The strong returns came on the heels of one of the fund’s worst periods, as the global financial turmoil of 2008-2009 slashed its assets to $37.7 billion.

Grossman, who is chairman of the pension fund’s board, said he and the staff were “pleased and gratified’’ with the performance for 2011. Still, he remained cautious amid worries over the national debt crisis and the economy.

“We recognize that it’s a tough year and interest rates are doing what they’re doing, and the markets are volatile,’’ Grossman said. “Everybody’s got their head down, and they’re working hard.’’

Massachusetts outperformed the nation’s largest public pension fund, the California Public Employees’ Retirement System, which reported a preliminary 20.7 percent return for the 12 months ended June 30.

Despite a falling market in May and early June, the Massachusetts pension fund regained ground in recent weeks and notched its second-best year. The fund’s best performance ever, in 1986, was a 28.1 percent return, according to pension officials.

The latest year’s performance was led by a strong stock market, as the Standard & Poor’s 500 index rose 30.7 percent. For the pension fund, global equities led the way, following by private equity and real estate - areas that suffered during the downturn - and alternative investments such as timber.

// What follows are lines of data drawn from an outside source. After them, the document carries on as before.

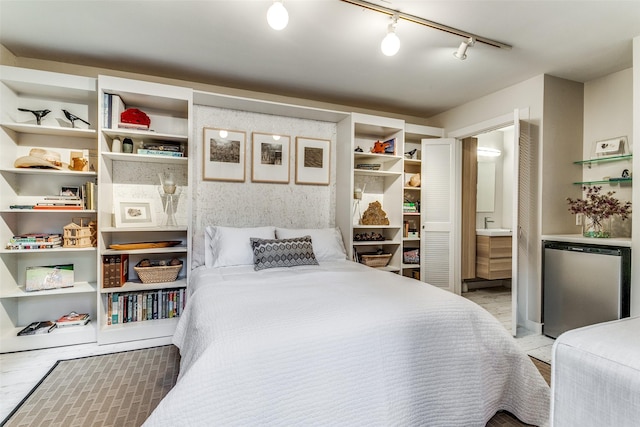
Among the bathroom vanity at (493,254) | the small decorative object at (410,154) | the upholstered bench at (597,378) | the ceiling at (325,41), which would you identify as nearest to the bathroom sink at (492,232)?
the bathroom vanity at (493,254)

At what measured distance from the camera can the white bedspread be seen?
1.21 metres

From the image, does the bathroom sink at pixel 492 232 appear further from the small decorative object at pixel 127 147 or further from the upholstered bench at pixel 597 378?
the small decorative object at pixel 127 147

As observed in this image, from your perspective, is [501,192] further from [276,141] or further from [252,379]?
[252,379]

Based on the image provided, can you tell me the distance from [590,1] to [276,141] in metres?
2.75

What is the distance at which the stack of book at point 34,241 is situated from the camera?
2512mm

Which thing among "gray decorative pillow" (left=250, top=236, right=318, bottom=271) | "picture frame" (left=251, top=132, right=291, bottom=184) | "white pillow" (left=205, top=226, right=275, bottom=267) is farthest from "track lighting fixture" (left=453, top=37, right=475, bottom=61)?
"white pillow" (left=205, top=226, right=275, bottom=267)

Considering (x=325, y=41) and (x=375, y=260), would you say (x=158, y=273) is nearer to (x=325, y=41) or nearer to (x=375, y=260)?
(x=375, y=260)

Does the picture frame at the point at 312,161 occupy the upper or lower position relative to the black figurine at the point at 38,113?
lower

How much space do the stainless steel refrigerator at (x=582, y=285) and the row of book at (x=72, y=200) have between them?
4.26 metres

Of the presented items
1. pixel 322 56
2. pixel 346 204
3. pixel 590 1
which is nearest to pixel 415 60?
pixel 322 56

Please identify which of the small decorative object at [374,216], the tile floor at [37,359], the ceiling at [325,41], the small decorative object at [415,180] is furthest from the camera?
the small decorative object at [415,180]

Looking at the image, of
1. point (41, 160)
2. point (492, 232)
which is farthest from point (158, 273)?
point (492, 232)

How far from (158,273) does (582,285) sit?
149 inches

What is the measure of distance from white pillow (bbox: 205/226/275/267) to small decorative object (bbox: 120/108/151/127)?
44.6 inches
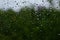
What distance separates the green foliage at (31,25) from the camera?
152 inches

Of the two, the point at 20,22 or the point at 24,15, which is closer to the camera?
the point at 20,22

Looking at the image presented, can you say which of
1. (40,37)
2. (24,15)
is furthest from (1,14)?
(40,37)

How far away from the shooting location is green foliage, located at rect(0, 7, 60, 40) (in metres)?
3.87

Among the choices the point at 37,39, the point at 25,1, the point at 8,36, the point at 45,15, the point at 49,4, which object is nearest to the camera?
the point at 37,39

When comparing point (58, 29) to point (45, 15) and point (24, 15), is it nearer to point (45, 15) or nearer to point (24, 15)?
point (45, 15)

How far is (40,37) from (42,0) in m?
1.29

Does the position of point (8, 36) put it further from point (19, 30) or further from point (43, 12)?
point (43, 12)

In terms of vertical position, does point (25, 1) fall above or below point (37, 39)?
above

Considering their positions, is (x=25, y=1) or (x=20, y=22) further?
(x=25, y=1)

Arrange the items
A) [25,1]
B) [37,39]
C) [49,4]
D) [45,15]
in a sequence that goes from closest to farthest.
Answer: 1. [37,39]
2. [45,15]
3. [49,4]
4. [25,1]

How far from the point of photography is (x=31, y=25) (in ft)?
13.5

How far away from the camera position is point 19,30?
13.4 feet

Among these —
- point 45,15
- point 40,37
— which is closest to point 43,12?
point 45,15

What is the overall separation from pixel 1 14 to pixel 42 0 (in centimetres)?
100
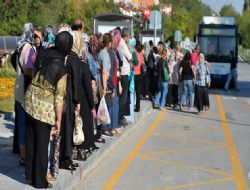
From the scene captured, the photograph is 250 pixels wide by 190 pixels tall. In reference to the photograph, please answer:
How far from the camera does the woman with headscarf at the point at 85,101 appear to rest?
8.10 m

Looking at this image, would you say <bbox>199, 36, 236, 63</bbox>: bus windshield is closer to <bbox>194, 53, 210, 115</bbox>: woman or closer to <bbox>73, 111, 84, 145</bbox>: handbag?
<bbox>194, 53, 210, 115</bbox>: woman

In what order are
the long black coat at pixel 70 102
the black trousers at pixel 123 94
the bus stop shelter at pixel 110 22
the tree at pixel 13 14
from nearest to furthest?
the long black coat at pixel 70 102 < the black trousers at pixel 123 94 < the bus stop shelter at pixel 110 22 < the tree at pixel 13 14

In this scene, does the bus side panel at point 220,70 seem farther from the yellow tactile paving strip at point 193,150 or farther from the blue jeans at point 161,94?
the yellow tactile paving strip at point 193,150

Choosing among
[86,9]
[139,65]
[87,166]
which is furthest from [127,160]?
[86,9]

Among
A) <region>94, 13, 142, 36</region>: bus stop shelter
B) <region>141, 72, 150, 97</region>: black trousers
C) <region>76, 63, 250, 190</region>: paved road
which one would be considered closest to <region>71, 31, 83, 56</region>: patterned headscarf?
<region>76, 63, 250, 190</region>: paved road

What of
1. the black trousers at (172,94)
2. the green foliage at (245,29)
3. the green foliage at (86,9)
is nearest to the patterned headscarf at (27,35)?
the black trousers at (172,94)

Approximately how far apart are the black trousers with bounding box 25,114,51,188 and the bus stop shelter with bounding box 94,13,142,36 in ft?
56.1

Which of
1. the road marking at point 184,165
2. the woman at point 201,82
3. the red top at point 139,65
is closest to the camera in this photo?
the road marking at point 184,165

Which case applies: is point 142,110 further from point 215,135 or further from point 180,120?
point 215,135

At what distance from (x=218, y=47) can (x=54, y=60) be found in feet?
76.0

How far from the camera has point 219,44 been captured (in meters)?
29.1

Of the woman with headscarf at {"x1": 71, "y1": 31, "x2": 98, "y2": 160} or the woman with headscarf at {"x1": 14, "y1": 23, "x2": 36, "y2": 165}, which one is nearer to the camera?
the woman with headscarf at {"x1": 14, "y1": 23, "x2": 36, "y2": 165}

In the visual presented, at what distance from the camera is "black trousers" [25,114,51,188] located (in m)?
6.76

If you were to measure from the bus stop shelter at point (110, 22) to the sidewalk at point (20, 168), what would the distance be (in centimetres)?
1208
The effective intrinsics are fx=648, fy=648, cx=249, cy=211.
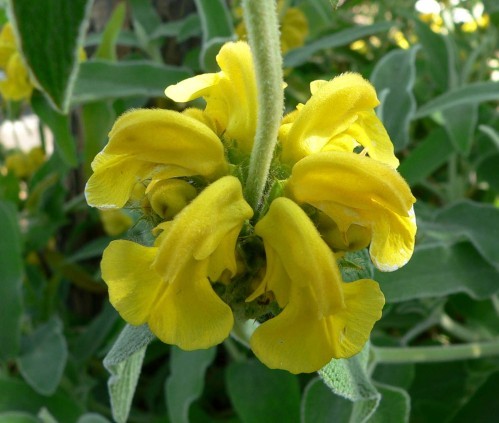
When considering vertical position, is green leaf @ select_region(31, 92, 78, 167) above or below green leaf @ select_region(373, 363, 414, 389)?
above

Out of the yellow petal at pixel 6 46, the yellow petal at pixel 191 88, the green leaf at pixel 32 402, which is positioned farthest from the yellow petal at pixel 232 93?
the yellow petal at pixel 6 46

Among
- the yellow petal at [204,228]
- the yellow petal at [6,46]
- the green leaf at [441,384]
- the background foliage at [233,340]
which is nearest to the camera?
the yellow petal at [204,228]

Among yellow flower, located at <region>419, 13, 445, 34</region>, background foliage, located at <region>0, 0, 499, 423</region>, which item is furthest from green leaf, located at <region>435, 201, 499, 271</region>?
yellow flower, located at <region>419, 13, 445, 34</region>

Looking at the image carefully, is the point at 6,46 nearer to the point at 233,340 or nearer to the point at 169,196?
the point at 233,340

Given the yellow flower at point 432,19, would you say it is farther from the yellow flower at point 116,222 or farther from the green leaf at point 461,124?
the yellow flower at point 116,222

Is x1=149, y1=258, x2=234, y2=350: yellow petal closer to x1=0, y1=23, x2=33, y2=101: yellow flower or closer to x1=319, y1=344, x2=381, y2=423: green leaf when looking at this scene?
x1=319, y1=344, x2=381, y2=423: green leaf
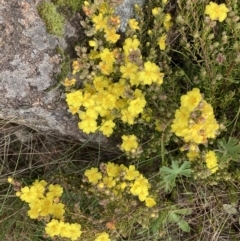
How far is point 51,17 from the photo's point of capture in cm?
235

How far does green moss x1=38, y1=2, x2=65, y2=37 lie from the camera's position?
235cm

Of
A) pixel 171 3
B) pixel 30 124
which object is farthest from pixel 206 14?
pixel 30 124

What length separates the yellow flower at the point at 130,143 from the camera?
2.38m

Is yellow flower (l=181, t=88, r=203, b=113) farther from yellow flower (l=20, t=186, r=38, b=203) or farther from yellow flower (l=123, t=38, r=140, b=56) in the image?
yellow flower (l=20, t=186, r=38, b=203)

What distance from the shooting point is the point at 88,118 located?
2.31 metres

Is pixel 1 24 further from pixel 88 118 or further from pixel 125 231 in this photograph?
pixel 125 231

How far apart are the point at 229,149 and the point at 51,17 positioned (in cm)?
120

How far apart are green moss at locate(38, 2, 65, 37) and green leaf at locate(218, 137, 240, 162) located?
1079mm

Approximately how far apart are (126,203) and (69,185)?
1.50ft

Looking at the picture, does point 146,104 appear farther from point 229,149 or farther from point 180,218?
point 180,218

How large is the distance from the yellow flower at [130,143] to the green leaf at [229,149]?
0.46 meters

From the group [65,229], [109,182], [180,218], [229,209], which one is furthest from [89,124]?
[229,209]

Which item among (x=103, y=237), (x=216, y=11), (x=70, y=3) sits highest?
(x=216, y=11)

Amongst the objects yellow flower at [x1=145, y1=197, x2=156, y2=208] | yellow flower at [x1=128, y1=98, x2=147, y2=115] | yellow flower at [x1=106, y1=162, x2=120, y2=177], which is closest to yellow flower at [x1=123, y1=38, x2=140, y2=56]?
yellow flower at [x1=128, y1=98, x2=147, y2=115]
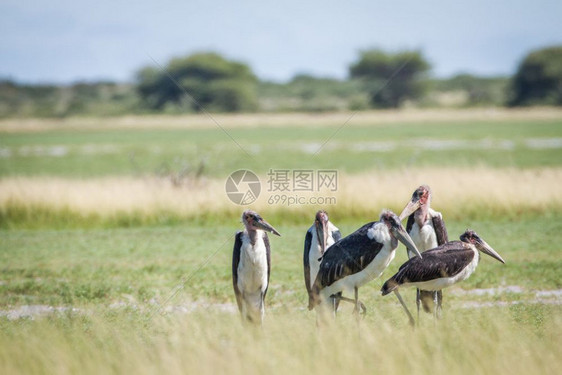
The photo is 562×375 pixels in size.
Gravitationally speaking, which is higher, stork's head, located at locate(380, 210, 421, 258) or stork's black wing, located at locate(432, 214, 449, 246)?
stork's head, located at locate(380, 210, 421, 258)

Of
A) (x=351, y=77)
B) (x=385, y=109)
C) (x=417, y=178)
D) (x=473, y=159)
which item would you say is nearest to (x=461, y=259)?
(x=417, y=178)

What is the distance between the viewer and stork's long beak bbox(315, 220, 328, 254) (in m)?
8.09

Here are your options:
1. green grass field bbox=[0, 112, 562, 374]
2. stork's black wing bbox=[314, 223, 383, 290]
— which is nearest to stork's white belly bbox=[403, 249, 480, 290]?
green grass field bbox=[0, 112, 562, 374]

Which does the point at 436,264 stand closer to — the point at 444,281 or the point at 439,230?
the point at 444,281

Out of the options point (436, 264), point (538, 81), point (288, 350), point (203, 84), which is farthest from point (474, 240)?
point (203, 84)

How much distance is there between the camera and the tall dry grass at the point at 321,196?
17203mm

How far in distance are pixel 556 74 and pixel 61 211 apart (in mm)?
71598

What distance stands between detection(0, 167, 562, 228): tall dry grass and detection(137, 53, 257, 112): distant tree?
56584 mm

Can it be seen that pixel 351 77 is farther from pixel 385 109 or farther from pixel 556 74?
pixel 556 74

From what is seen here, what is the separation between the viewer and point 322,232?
26.7 ft

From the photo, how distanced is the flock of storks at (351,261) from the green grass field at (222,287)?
1.30 feet

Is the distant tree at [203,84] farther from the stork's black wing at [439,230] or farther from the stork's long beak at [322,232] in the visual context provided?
the stork's long beak at [322,232]

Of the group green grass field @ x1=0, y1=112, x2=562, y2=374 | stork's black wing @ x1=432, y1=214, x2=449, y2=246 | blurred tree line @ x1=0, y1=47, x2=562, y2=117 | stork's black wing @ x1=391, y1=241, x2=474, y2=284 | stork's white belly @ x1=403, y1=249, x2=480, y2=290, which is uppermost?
blurred tree line @ x1=0, y1=47, x2=562, y2=117

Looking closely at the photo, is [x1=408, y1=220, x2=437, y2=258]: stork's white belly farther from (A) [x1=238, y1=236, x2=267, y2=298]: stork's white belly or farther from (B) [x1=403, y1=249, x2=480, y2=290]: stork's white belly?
(A) [x1=238, y1=236, x2=267, y2=298]: stork's white belly
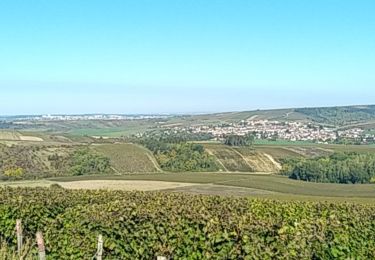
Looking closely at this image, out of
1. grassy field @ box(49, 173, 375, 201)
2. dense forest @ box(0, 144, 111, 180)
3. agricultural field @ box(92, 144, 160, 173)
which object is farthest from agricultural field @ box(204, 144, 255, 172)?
dense forest @ box(0, 144, 111, 180)

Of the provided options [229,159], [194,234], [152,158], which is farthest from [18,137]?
[194,234]

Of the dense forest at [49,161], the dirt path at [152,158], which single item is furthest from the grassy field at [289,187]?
the dirt path at [152,158]

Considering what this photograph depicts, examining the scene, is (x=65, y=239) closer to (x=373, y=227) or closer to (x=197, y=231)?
(x=197, y=231)

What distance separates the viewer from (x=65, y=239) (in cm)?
1346

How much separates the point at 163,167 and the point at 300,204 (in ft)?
277

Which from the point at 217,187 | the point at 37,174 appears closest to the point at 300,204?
the point at 217,187

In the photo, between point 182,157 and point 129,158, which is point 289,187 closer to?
point 182,157

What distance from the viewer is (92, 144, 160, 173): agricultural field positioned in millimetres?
97250

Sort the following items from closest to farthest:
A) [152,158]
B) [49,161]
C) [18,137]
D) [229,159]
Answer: [49,161], [152,158], [229,159], [18,137]

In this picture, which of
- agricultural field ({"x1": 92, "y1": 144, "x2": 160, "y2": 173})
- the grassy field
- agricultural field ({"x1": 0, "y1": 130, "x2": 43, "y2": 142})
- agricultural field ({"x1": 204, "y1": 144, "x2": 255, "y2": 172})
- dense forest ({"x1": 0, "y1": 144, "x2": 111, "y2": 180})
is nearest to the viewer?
the grassy field

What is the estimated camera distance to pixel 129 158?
335 ft

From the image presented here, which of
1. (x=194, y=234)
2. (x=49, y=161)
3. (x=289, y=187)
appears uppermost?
(x=194, y=234)

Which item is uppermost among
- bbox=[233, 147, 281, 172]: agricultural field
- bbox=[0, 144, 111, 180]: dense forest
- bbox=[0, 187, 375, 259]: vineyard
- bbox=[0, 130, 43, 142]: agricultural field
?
bbox=[0, 187, 375, 259]: vineyard

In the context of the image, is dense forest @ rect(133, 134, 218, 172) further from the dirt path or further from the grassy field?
the grassy field
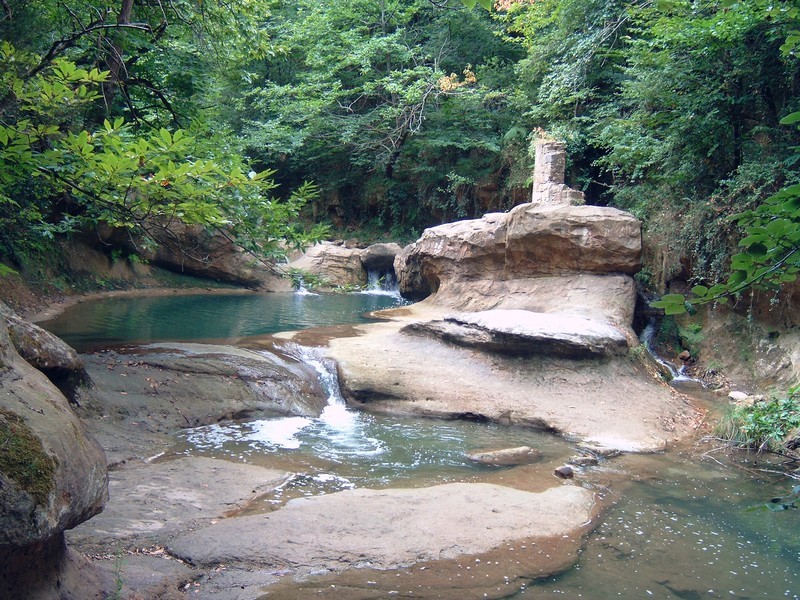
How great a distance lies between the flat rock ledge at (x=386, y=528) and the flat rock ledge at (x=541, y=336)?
3.48 m

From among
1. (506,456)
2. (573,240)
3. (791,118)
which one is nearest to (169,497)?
(506,456)

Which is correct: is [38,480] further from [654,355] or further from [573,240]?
[573,240]

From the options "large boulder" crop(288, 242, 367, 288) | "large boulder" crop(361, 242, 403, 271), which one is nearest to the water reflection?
"large boulder" crop(288, 242, 367, 288)

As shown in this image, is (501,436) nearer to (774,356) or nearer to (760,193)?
(774,356)

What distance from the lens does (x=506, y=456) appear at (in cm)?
670

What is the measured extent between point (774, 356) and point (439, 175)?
16.9 meters

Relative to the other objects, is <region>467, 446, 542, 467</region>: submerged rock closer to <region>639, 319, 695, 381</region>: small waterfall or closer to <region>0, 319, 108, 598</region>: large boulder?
<region>639, 319, 695, 381</region>: small waterfall

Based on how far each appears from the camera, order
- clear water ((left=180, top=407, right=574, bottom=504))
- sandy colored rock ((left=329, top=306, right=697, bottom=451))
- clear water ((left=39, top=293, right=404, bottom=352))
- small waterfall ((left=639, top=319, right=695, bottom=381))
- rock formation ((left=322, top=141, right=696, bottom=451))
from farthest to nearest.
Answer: clear water ((left=39, top=293, right=404, bottom=352))
small waterfall ((left=639, top=319, right=695, bottom=381))
rock formation ((left=322, top=141, right=696, bottom=451))
sandy colored rock ((left=329, top=306, right=697, bottom=451))
clear water ((left=180, top=407, right=574, bottom=504))

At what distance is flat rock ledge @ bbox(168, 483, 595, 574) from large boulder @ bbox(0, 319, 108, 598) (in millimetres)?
1239

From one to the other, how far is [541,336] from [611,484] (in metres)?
3.10

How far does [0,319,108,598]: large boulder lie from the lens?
255cm

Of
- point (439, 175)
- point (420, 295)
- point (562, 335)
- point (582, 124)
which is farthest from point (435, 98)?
point (562, 335)

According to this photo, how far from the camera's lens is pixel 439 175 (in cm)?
2489

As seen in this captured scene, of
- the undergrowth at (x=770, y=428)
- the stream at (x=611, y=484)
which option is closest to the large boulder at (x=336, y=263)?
the stream at (x=611, y=484)
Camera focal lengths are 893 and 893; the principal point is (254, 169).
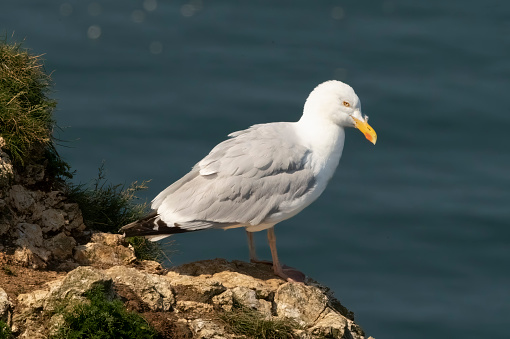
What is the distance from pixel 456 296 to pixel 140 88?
8410 mm

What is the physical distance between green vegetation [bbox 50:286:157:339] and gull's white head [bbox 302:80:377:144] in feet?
13.1

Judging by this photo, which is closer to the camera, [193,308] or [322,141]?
[193,308]

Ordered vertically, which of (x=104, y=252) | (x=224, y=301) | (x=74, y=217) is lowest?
(x=224, y=301)

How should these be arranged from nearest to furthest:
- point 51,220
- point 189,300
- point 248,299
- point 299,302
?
point 189,300
point 248,299
point 299,302
point 51,220

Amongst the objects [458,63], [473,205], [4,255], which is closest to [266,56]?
[458,63]

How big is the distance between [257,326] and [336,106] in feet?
11.2

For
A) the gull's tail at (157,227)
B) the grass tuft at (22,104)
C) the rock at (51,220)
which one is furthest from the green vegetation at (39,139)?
the gull's tail at (157,227)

Last year was a transition period for the fund, with Grossman and executive director Michael Trotsky both in their first year on the job.

It was a year in which officials reexamined the way the state invests in hedge funds and launched a program to invest in them directly, instead of through middleman funds. They also are taking measures to better manage risk and are looking harder at underperforming investment managers.

Trotsky attributed the year’s gains to sticking to the board’s plan and not taking a knee-jerk reaction to losses in the financial crisis.

“We just stuck to our knitting and took a long-term view and evaluated managers that were underperforming,’’ Trotsky said. “We did stabilize the organization and kept key employees. Stability is key.’’

Pension board member Alexander E. Aikens III said he is concerned about some employee departures over the past year. Turnover is a problem, he said, as seasoned pension officials can earn more in the private sector, taking experience with them.

In addition, Aikens said that while many of the changes at the fund are positive, the board needs to be vigilant in monitoring them, from new consultants to the shift to investing directly in hedge funds.

“It’s just different, and any time you start engaging in something different you’re taking a level of risk,’’ Aikens said.

Similarly, he noted, if the board considers reducing some of its equity exposure, it should be careful how it diversifies.